Friday, March 7, 2014

Free-Write: Internalized Colonial Ideals

For a french literature class I took this quarter at my university, I had to watch this movie entitled "Faat Kiné" which follows the life of an unwed mother of two, and her successful life as a business woman in Sénégal.  I preferred the other movie "Madame Brouette" that we watched, but that really isn't the point.

filmfestamiens.org

In one scene of the movie, the women wore these traditional Senegalese dresses, beautiful, vibrant dresses and they danced at a party Kiné was holding to celebrate her children's academic achievements.

And I found myself smiling, thinking.. how quaint, timeless, and archaic their manner of dress was.
And that shit stopped me in my tracks.

Now I have had a lot of classes on post-colonialism, both in my french literature, french grammar, and many of my political science classes, so I know what internalization of the colonial ideology looks like.  I know what it looks like when someone has accepted that binary that the Papal Bulls began which related barbarism, backwardness, misogyny and hyper-sexuality (among other things) to people of color, to their countries, and to their culture.  The binary that equates the West with moral, biological, cultural and intellectual superiority.

And I saw myself looking at the garb of these women and seeing something reminiscent of another 'simpler' time, but I realized that this inherently meant that I saw their culture as not fitting the 'modern', more 'advanced' world - you know, the way a business suit might.  The way that I dress might - or my Western friends.

This disgusted me, and I was surprised and annoyed with myself to have found the very same mindset which subjugated not only the peoples of the "Orient" (a term often used by colonial powers in order to define Eastern civilizations on their own terms) deeply ingrained inside my own head.  But what about their dress, about their culture, is 'quaint' exactly.  Moreover, how could I judge my own manner of dress and my culture to be superior or more advanced?

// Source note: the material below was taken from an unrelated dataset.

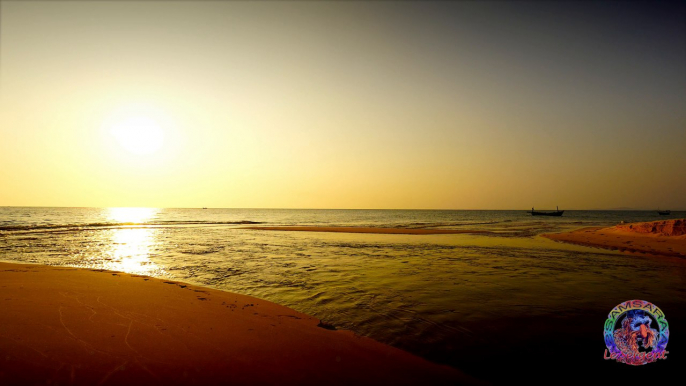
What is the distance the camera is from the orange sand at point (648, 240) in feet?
67.5

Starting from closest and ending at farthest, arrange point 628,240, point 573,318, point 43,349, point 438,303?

The only, true differences I see between the West and East are these:

West - East
Colonizers - Colonized
(Often) Richer - (Often) Poorer

...Sure there are numerous other differences.  Of course there are.  And within the "west" and the "east" there are also differences, an infinite number of cultures, ideologies, social structures, educational systems, cuisines, gender roles, etc. exist all over the world, mixed up in ways that this binary - whose sole purpose was to recreate the identities of the colonized - could never possibly seek to understand with its extremely limited binary.

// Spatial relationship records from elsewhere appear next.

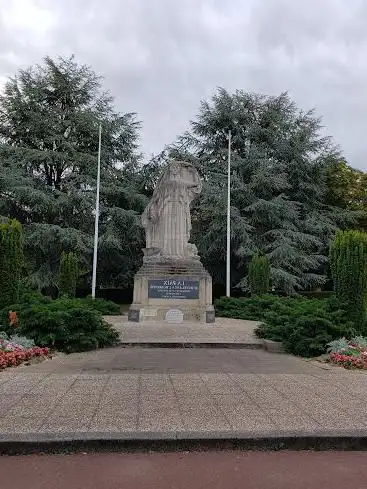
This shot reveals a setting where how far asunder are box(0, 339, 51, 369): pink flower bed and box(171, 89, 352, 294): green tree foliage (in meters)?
18.4

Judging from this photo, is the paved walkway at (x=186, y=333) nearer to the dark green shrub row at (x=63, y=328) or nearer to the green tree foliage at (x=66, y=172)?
the dark green shrub row at (x=63, y=328)

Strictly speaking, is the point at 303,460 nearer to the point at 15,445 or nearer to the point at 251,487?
the point at 251,487

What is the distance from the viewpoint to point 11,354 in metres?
8.76

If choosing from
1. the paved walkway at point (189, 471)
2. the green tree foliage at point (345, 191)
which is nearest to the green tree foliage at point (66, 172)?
the green tree foliage at point (345, 191)

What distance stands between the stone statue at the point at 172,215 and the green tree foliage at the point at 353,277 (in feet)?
20.4

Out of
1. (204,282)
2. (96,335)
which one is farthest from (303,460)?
(204,282)

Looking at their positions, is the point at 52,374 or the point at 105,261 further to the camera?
the point at 105,261

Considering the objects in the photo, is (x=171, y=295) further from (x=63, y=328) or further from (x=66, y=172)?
(x=66, y=172)

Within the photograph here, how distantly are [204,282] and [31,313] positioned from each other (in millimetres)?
6962

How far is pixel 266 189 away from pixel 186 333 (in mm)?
18159

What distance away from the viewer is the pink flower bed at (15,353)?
8.53 m

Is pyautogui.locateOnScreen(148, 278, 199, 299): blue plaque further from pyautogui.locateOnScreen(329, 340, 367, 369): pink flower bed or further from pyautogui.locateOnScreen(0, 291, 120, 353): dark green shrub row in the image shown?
pyautogui.locateOnScreen(329, 340, 367, 369): pink flower bed

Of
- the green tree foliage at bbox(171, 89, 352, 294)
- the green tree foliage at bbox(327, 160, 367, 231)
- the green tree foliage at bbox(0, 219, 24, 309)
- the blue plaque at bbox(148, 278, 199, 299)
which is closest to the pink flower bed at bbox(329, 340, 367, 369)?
the blue plaque at bbox(148, 278, 199, 299)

I am not quite sure what I'm saying anymore.

But I know this, that I am a product of this binary ideology, which asserts that those colonized were colonized in order to save them - you know, the whole "kill the 'savage', save the child" mentality?  And it makes me wonder how much fuller I could be as a human being if I could only get rid of this silly infatuation we have with being more advanced, with surpassing our fellow human beings, with being "better" -- and with our futile and dangerous attempts to prove that the "other" identity that we create to scare ourselves and to ideologically imprison others who are different than us in a cycle of dehumanization and violence.

How much more peaceful and beautiful and whole I would feel if I could see past the curtain of bigotry, the distance put in between myself and the culture of my own ancestors.  How much more beautiful the world would be?

**********
P.S. I have a theory.  I have a theory that all of this colonization and the resulting Western superiority complex actually stemmed from the childish, but nonetheless demoralizing realization experienced by Western civilizations before the start of Western Imperialism..

They 'discovered' the beautiful and strong Eastern civilizations, the lush and bountiful lands of Africa and the proud civilizations that lived there... and realized they were inferior themselves.  In attempting to begin trading, they realized that they had nothing to offer these advanced civilizations which they wanted.  Collective trauma - left unresolved, misunderstood by the traumatized party - only breeds more trauma in the end...

Maybe that's the reason why the non-Advanced Placement 'world history' curriculum at my high school only began with the French Revolution, well after the advent of Western Colonialism?